Friday 17 June 2011

Simplifying Type and Frame Objects

Having made binary operations faster for the common case and simplified builtin-functions, it is possible to simplify the implementation of the type class.

Conceptually, for modern of versions of Python (2.4 onwards) a type object is little more than a wrapper around its dictionary.
However, the CPython implementation still has many aspects it inherited from earlier versions of Python. It has a large number of internal "slots" which are C functions of differing types, that sometimes don't quite match the apparent type of the Python objects they are supposed to represent.

For example, each class has a sq_item slot which, supports item lookup on sequences, provided that the index can be passed as a C integer. However, the Python [ ] operator can take arbitrary objects as indices, making the slot useless.
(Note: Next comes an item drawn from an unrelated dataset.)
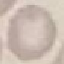
Malaria status: uninfected. Thin blood smear. Acquired by smartphone through the microscope eyepiece. Automatically extracted cell patch, resized to 64 × 64 pixels. Giemsa-stained preparation.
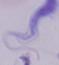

These slots can be replaced with a smaller, regular array which will hold regular Python objects.
The original slots must be retained, so that third party extensions can define types. It is just that they will not be used internally by the VM. Each original slot will be used to create a builtin-function.
By replacing the old slots with a more regular alternative, the code for updating and modifying these slots can be much simplified, making it more amenable to subsequent optimisation.


The frame class is another class whose objects can be slimmed down. Frames are allocated and deallocated at a very high rate, which puts a lot of pressure on the garbage collection subsystem.
CPython maintains a "zombie" frame for each function, so that frames do not have to be created every time a function is called (unless it is called recursively). This creates problems of its own, as all the local variables have to be set to NULL when the function returns.

A CPython frame object (on a 32 bit machine) occupies 326 bytes, plus 4 bytes per local variable. A frame object in HotPy takes 44 bytes, plus 4 per local variable. Why is the CPython frame so enormous?
The largest part of the CPython frame is the block stack, which is implemented as a fixed size array, which takes up 244 bytes.  Reimplementing it as linked list of objects would reduce the amount of memory used by a large amount. The remaining overhead is the evaluation stack and exception state which can be moved to the thead-state, and the scopes (builtins, globals and locals) which could be moved to a separate object, retained by the owning function.

Once the CPython frame has been shunk to a reasonable size, it can be allocated and deallocated like any other object.